Given text:
# What do you use van or pickup.



## jmda (Nov 14, 2007)

I joked last summer that if I could put a ladder rack on a moped, I would get one.

I have a chevy pickup with a Reading commercial topper that is great for a paint truck. Picked it up at an auction. All the doors lock and it basically makes my whole 8' bed a tool box. The reading topper uses fairly heavy gauge steel and has a heavy duty ladder rack. The only complaint on the topper is the ladder rack is less than 4' wide.

In the next 6 months to a year we are going to need to either replace my truck and/or get another vehicle. I am considering getting another truck and putting my current topper on it or getting a van. If we get another vehicle it probably be a van.

But would like to hear thoughts and experience on different paint trucks.


----------



## timhag (Sep 30, 2007)

http://www.painttalk.com/showthread.php?t=1029


----------



## timhag (Sep 30, 2007)

http://www.painttalk.com/showthread.php?t=402


----------



## daArch (Mar 15, 2008)

When I first started, I had a full size Dodge Van (1968 model). I got tired of riding with the fumes.

Next work vehicle was a small pickup with a cap and a rack. PU's with a cap are no fun getting back into the far corners and keeping it organized.

And PU's with no cap are no fun in the rain.

I've used smaller vehicles with a trailer. I liked that. Leave the trailer on the job and have a REAL car to drive back and forth to the gig. 

Grocery Getters (mini-vans) ain't so bad because of the dual side doors, but you are still driving with the fumes and they are usually too small for a full service painter, but they are a little better on the gas.

If I were to do it right, I would do a van with a smell proof partition between driver and materials.

Those Sprinters are looking awful nice. And burning Diesel they get around 25 mpg highway 

I know one painter who drives a Camry wagon, and another in a rusted out Explorer. I do not understand how they exude "professionalism" to their customers


----------



## samthedog (Mar 15, 2008)

I use a Peugeot Boxer dual cab without the rear seats. I put my valuable tools and those I don't want rained/snowed on in the cab and all the smelly and big stuff in the tray. It has a full sized tray so it's no problem and with the added rack I can fit my scaffolding, ladders and all my tools in the truck and on the tray. If only I could stop 1st and 2nd grinding that would improve things....


----------



## AALory (Mar 6, 2008)

I dream of one day owning the new Dodge Sprinter. Six feet of clearance! With a deisel motor and a transmission that (hopefully) won't break down before 100k miles, I would be in painter heaven.


----------



## DW Custom Painting (Feb 17, 2008)

Dodge Ram pick up 1500 for separation from FUMES. I agree w/ daArch a van w/ fume proof cab!!!


----------



## daArch (Mar 15, 2008)

Records shown:
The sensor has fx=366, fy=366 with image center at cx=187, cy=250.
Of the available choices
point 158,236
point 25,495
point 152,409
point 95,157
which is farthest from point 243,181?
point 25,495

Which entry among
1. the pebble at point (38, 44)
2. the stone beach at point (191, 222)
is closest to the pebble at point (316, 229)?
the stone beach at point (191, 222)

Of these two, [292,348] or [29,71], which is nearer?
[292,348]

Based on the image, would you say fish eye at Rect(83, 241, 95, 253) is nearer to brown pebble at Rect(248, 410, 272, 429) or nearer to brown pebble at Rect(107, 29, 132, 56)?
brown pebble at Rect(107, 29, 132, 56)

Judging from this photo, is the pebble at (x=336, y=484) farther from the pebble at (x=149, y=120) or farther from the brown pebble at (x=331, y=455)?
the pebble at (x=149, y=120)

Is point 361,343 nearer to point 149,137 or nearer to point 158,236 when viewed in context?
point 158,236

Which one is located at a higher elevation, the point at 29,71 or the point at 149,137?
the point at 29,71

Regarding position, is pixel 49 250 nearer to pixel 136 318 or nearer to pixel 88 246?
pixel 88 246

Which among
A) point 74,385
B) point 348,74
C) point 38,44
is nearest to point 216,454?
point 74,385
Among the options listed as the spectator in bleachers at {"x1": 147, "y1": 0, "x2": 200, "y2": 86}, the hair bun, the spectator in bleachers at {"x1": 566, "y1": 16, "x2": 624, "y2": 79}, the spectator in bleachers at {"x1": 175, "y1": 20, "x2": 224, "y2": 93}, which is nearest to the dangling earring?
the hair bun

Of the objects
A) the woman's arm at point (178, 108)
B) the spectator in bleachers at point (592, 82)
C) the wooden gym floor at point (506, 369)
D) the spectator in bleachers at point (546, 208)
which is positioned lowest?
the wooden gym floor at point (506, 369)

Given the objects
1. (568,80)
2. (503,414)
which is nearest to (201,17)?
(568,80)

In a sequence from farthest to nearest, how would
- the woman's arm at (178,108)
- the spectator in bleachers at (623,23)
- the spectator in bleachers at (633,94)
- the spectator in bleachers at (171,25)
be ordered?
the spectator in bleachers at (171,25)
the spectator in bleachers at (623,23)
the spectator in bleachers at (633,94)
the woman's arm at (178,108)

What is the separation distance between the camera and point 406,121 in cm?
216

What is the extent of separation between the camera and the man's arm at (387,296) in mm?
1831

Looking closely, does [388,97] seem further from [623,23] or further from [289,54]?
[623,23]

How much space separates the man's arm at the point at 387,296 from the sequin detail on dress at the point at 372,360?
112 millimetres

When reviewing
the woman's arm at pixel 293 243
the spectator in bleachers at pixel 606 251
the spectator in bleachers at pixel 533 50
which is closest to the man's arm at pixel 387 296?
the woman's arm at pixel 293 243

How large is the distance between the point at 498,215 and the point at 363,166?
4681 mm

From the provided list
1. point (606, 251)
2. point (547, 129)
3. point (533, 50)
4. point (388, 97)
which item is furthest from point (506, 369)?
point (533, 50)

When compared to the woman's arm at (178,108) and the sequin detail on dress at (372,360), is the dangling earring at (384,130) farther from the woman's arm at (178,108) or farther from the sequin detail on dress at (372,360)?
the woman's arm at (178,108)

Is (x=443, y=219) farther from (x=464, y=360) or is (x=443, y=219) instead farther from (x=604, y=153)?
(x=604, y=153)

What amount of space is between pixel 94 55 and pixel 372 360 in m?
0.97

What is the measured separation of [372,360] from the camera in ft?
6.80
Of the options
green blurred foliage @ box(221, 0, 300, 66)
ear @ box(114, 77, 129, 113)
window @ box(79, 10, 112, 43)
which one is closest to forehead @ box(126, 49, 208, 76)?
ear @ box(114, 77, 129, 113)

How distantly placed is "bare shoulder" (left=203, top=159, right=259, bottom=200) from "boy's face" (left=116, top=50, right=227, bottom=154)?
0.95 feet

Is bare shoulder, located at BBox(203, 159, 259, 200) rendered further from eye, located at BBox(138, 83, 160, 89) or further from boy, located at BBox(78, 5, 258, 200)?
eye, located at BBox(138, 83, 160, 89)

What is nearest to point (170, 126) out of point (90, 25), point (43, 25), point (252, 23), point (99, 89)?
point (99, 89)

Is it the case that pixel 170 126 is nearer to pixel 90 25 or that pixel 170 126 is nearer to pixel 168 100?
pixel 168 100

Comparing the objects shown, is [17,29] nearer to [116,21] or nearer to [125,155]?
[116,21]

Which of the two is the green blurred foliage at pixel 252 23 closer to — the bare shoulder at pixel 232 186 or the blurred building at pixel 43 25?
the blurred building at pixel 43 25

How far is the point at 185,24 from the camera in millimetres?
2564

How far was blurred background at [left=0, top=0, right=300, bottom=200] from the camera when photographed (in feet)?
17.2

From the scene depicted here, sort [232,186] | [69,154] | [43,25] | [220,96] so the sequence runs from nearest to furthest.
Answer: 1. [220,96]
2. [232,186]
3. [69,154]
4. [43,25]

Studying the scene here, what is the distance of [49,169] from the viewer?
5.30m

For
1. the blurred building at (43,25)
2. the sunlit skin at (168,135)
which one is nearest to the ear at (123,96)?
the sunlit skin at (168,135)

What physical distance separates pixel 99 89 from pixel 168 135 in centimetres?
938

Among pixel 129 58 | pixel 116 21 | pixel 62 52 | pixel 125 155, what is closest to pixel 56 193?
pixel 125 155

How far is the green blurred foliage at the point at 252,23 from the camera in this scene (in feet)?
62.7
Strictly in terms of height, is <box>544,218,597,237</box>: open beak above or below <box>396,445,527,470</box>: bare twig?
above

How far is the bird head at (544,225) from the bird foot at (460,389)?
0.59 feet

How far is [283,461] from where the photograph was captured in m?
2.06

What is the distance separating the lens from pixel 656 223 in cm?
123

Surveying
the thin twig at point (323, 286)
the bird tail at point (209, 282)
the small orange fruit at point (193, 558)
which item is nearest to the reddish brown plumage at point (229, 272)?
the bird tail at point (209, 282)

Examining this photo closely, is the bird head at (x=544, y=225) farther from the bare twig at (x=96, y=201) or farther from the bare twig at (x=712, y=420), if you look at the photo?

Task 1: Pick out every line in the entries above that contains the string "feet", and copy each one.
Task 2: Write the next part of the forum thread about vans and pickups for painting work, picking up after its final line.

Exercise response 1:
0.95 feet
How far was blurred background at [left=0, top=0, right=300, bottom=200] from the camera when photographed (in feet)?
How far is the green blurred foliage at the point at 252,23 from the camera in this scene (in feet)?
0.59 feet

Exercise response 2:
AALory said:


> I dream of one day owning the new Dodge Sprinter. Six feet of clearance! With a deisel motor and a transmission that (hopefully) won't break down before 100k miles, I would be in painter heaven.



Paper hanger friend has a medium length Sprinter. He built nice storage racks and shelves and a mini fold down pasting table, for those quick powder rooms.

I can't believe how much stuf he can get in there AND the outside can be a massive rolling billboard. I couldn't even capture the whole thing with a 35mm lens as he passed me on the highway :


----------



## daArch (Mar 15, 2008)

samthedog said:


> I use a Peugeot Boxer dual cab without the rear seats. I put my valuable tools and those I don't want rained/snowed on in the cab and all the smelly and big stuff in the tray. It has a full sized tray so it's no problem and with the added rack I can fit my scaffolding, ladders and all my tools in the truck and on the tray. If only I could stop 1st and 2nd grinding that would improve things....


Having never heard of one, I just googled it. Looks a lot like the Sprinter :









sweeeet. I like it.


----------



## daArch (Mar 15, 2008)

I just did a little research and found a lot of these types of vans.

Seems a lot of them are VERY similar:

Mercedes:








Volkswagon:








LDV:








Nissan: 








Peugeot:








Fiat: 








Citroen: 








Iveco: 








I guess a lot of auto comapanies are partnering now.


----------



## [email protected] (Mar 1, 2008)

All most bought one. The only thing that stop me I pull a 5000 lb trailer to job sites and that is what they are rate for. Just as a note for you that mite look at them.


----------



## samthedog (Mar 15, 2008)

You have different engine and towing capacities. Mine has a 2 1/2 liter turbo diesel however it does what I need it to. With all my equipment (ladders, scaffolds, paint and tools) it still gets around. The most important factor for me was to have a large tray and a lockable storage space IN the cabin. Also, it's worthwhile to note that the Peugeot's are fully galvanized which is a must for me on the salted roads here. There are re-badged boxers amongst fiat and citroen however they are not galvanized (to my knowledge).


----------



## JNLP (Dec 13, 2007)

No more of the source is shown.